### SET TASK
Rewrite the records below, replacing each "roadside grass" with "grassy verge" and leaving everything else unchanged.

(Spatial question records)
========================
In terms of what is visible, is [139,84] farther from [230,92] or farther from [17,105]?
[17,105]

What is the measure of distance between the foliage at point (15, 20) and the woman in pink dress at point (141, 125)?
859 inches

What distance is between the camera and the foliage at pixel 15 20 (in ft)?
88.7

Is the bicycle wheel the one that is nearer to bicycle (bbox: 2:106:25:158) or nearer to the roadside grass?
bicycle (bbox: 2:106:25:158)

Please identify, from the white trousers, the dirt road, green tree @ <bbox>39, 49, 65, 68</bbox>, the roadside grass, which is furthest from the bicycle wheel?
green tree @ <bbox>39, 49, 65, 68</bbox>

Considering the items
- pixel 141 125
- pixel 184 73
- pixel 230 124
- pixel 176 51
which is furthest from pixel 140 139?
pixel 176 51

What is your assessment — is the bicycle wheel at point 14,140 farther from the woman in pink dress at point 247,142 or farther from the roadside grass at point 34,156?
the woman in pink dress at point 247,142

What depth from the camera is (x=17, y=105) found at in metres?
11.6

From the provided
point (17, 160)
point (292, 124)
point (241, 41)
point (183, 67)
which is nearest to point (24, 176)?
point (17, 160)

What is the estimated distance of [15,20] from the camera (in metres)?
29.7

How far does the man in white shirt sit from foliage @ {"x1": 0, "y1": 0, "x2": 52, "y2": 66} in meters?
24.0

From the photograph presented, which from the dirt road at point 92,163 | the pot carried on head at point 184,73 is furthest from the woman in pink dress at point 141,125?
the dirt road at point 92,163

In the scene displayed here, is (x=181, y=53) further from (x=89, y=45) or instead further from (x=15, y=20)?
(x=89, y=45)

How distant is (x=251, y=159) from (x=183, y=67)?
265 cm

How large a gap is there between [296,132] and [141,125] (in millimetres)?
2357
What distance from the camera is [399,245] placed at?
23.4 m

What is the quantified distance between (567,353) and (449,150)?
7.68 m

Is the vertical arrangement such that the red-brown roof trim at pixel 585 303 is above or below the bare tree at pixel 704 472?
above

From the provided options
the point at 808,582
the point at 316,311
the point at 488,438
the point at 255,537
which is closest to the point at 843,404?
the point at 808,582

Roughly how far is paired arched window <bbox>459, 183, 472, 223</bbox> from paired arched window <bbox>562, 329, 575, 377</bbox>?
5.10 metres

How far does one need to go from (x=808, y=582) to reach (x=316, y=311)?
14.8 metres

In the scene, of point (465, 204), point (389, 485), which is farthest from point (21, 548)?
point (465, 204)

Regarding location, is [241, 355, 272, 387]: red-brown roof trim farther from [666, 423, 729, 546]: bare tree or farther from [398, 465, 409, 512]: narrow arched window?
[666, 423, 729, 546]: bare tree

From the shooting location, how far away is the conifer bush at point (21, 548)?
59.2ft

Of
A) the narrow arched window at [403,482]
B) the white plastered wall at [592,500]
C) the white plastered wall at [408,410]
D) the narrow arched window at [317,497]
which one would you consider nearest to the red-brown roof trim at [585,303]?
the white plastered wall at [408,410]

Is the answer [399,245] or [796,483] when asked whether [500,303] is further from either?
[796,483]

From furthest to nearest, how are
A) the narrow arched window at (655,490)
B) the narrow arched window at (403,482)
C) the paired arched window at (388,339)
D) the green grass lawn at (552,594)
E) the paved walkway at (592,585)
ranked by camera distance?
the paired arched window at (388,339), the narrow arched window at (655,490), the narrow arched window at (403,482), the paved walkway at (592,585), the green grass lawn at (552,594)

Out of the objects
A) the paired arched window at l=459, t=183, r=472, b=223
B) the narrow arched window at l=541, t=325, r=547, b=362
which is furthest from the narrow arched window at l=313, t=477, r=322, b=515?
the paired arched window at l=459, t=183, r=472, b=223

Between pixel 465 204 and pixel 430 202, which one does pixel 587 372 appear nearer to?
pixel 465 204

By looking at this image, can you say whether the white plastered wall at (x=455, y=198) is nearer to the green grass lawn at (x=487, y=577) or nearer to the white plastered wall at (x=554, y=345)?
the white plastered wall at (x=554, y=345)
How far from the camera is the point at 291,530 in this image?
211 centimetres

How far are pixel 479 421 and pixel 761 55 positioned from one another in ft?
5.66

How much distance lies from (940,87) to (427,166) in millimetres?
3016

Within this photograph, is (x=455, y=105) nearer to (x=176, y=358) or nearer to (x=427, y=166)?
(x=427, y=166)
========================
### REPLY TO THE TASK
In terms of what is visible, is [139,84] farther from [230,92] or farther from [17,105]?
[17,105]

What is the measure of distance between the foliage at point (15, 20) and the woman in pink dress at point (141, 125)?
859 inches

What distance is between the camera and the foliage at pixel 15 20 (in ft)?
88.7

Is the bicycle wheel the one that is nearer to bicycle (bbox: 2:106:25:158) or nearer to the grassy verge?
bicycle (bbox: 2:106:25:158)

Please identify, from the white trousers, the dirt road, green tree @ <bbox>39, 49, 65, 68</bbox>, the grassy verge, which is furthest from the bicycle wheel?
green tree @ <bbox>39, 49, 65, 68</bbox>

Considering the items
- pixel 141 125
- pixel 184 73
- pixel 230 124
- pixel 176 51
which is furthest from pixel 140 139?
pixel 176 51

What is your assessment — is the bicycle wheel at point 14,140 farther from the woman in pink dress at point 247,142 or farther from the grassy verge at point 34,156?
the woman in pink dress at point 247,142

What depth from the camera is (x=17, y=105) found at in metres?
11.6

From the provided
point (17, 160)
point (292, 124)
point (241, 41)
point (183, 67)
which is nearest to point (24, 176)?
point (17, 160)

What is the estimated distance of [15,20] from the camera (in metres)?
29.7

How far does the man in white shirt sit from foliage @ {"x1": 0, "y1": 0, "x2": 52, "y2": 66} in meters?
24.0

From the photograph presented, which from the dirt road at point 92,163 | the pot carried on head at point 184,73 is furthest from the woman in pink dress at point 141,125?
the dirt road at point 92,163

In the scene displayed here, is (x=181, y=53) further from (x=89, y=45) or instead further from (x=15, y=20)?
(x=89, y=45)

How distant is (x=251, y=159) from (x=183, y=67)?
265 cm

How large a gap is there between [296,132] and [141,125] (in millimetres)?
2357
What distance from the camera is [399,245] placed at?
23.4 m

What is the quantified distance between (567,353) and (449,150)?
7.68 m

Is the vertical arrangement such that the red-brown roof trim at pixel 585 303 is above or below the bare tree at pixel 704 472?
above

From the provided options
the point at 808,582
the point at 316,311
the point at 488,438
the point at 255,537
which is closest to the point at 843,404?
the point at 808,582

Roughly how far is paired arched window <bbox>459, 183, 472, 223</bbox> from paired arched window <bbox>562, 329, 575, 377</bbox>?
5.10 metres

How far does one need to go from (x=808, y=582) to reach (x=316, y=311)?
14.8 metres

In the scene, of point (465, 204), point (389, 485), which is farthest from point (21, 548)?
point (465, 204)

Regarding location, is [241, 355, 272, 387]: red-brown roof trim farther from [666, 423, 729, 546]: bare tree or farther from [398, 465, 409, 512]: narrow arched window?
[666, 423, 729, 546]: bare tree

From the shooting location, how far away is the conifer bush at point (21, 548)?
59.2ft

Of
A) the narrow arched window at [403,482]
B) the white plastered wall at [592,500]
C) the white plastered wall at [408,410]
D) the narrow arched window at [317,497]
which one would you consider nearest to the red-brown roof trim at [585,303]?
the white plastered wall at [408,410]

Is the answer [399,245] or [796,483] when asked whether [500,303] is further from either?
[796,483]

From furthest to nearest, how are
A) the narrow arched window at (655,490)
B) the narrow arched window at (403,482)
C) the paired arched window at (388,339)
D) the green grass lawn at (552,594)
E) the paved walkway at (592,585)
ranked by camera distance?
the paired arched window at (388,339), the narrow arched window at (655,490), the narrow arched window at (403,482), the paved walkway at (592,585), the green grass lawn at (552,594)

Out of the objects
A) the paired arched window at l=459, t=183, r=472, b=223
B) the narrow arched window at l=541, t=325, r=547, b=362
which is furthest from the narrow arched window at l=313, t=477, r=322, b=515?
the paired arched window at l=459, t=183, r=472, b=223

Between pixel 465 204 and pixel 430 202, which one does pixel 587 372 appear nearer to?
pixel 465 204

By looking at this image, can you say whether the white plastered wall at (x=455, y=198) is nearer to the green grass lawn at (x=487, y=577) or nearer to the white plastered wall at (x=554, y=345)?
the white plastered wall at (x=554, y=345)
How far from the camera is the point at 291,530 in this image?
211 centimetres

How far are pixel 479 421 and pixel 761 55 positioned from one another in ft?
5.66

How much distance lies from (940,87) to (427,166) in millimetres?
3016

Within this photograph, is (x=455, y=105) nearer to (x=176, y=358) or nearer to (x=427, y=166)?
(x=427, y=166)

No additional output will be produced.